A midlife crisis is something that springs up quickly out of nowhere, something that wasn't there 10 years ago, much less two or three. Being trans isn't a midlife crisis; it is something we have been dealing with in quiet desperation for decades.

Plus, buying a car won't help. I had the muscle car in my college days. No cure there.

"You'll never really be a woman/man."

In the sense that I have XY chromosomes, broad shoulders and narrow hips, and in the sense that I never had and never will have a uterus and ovaries, I am not physically female.

But in the sense that I always saw myself as a woman and always had to fight to hide traits that would generally be considered more feminine than masculine, I am female. Therein lies the difference between sex and gender. One is defined by anatomy; the other is based on what's between your ears.

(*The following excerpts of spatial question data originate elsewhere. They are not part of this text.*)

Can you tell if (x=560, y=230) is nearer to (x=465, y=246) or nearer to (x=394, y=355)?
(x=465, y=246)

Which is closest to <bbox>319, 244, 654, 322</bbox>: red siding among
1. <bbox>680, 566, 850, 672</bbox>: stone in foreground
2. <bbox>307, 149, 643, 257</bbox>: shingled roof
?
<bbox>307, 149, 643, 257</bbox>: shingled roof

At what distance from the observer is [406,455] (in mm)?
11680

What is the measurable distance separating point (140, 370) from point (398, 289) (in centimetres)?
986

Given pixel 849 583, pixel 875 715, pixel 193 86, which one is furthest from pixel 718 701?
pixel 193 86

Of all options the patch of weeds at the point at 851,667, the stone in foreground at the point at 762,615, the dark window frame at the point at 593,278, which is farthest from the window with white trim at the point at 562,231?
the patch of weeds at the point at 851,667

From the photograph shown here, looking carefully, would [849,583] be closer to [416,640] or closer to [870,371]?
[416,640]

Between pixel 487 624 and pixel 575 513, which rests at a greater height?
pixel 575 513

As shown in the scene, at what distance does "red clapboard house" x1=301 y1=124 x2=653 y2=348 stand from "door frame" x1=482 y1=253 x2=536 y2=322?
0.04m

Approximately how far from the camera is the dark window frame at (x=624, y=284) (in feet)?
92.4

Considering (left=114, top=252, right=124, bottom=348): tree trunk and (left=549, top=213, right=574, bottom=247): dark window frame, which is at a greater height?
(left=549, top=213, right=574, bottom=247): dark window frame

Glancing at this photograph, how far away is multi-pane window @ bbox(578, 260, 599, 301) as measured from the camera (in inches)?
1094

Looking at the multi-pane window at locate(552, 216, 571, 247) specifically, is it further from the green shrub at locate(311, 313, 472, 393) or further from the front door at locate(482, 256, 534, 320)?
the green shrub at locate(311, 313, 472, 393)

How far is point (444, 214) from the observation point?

Almost everyone gets the concept of "woman's brain in a man's body." Those who do not understand seem to fall back on the mental disorder argument, which is not supported by experts in the field. Some people argue that being trans is a choice. This isn't supported, either, given the fact that there isn't a reparative therapy cure for gender dysphoria.

Still, am I female if I am seen as such by myself, others and the law? Would you treat someone differently if you learned they are transgender? Is that fair?

If all else fails, I would urge people to remember the golden rule: Do unto others as you would have them do unto you. How much effort does it take to treat people as the gender they wish to be treated as, when you would ask the same in return?